▶ [INSTRUCTIONS TO FOLLOW] Reproduce, word for word, the lines running from the one holding "Is the clock" through the last of the rows, both ends included.

▶ [TASK INPUTS]
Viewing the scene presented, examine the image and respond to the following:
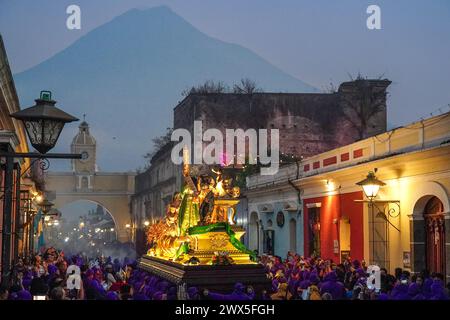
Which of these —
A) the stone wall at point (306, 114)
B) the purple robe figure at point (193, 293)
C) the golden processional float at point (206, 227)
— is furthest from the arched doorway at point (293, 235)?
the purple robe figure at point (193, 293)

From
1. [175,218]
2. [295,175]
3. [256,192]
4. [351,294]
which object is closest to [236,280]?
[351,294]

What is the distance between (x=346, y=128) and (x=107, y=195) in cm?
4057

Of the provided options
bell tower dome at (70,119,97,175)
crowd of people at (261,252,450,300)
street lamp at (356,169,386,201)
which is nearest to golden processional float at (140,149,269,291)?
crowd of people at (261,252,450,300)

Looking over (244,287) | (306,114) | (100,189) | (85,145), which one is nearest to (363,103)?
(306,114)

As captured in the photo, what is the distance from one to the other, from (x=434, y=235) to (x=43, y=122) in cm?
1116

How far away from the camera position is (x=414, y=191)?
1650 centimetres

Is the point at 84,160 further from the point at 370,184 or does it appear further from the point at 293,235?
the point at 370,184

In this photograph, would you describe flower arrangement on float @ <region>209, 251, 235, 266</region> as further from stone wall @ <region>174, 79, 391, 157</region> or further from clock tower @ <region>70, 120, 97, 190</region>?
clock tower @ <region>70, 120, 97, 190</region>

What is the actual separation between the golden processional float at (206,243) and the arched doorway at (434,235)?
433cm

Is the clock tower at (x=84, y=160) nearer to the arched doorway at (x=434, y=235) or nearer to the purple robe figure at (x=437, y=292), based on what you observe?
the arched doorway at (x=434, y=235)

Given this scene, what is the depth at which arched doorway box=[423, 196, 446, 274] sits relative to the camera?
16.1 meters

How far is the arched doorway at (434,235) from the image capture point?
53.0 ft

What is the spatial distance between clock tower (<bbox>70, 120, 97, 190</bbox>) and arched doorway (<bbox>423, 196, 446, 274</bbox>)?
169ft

▶ [EXERCISE OUTPUT]
Is the clock tower at (x=84, y=160) nearer to the arched doorway at (x=434, y=235) or nearer to the purple robe figure at (x=437, y=292), based on what you observe?
the arched doorway at (x=434, y=235)

Given this scene, what is the depth at which arched doorway box=[423, 196, 446, 274] sits relative to the camera?
16.1 meters

How far is the arched doorway at (434,235) from the image capture point?
53.0 ft

What is the spatial distance between clock tower (<bbox>70, 120, 97, 190</bbox>) and arched doorway (<bbox>423, 196, 446, 274</bbox>)?
169ft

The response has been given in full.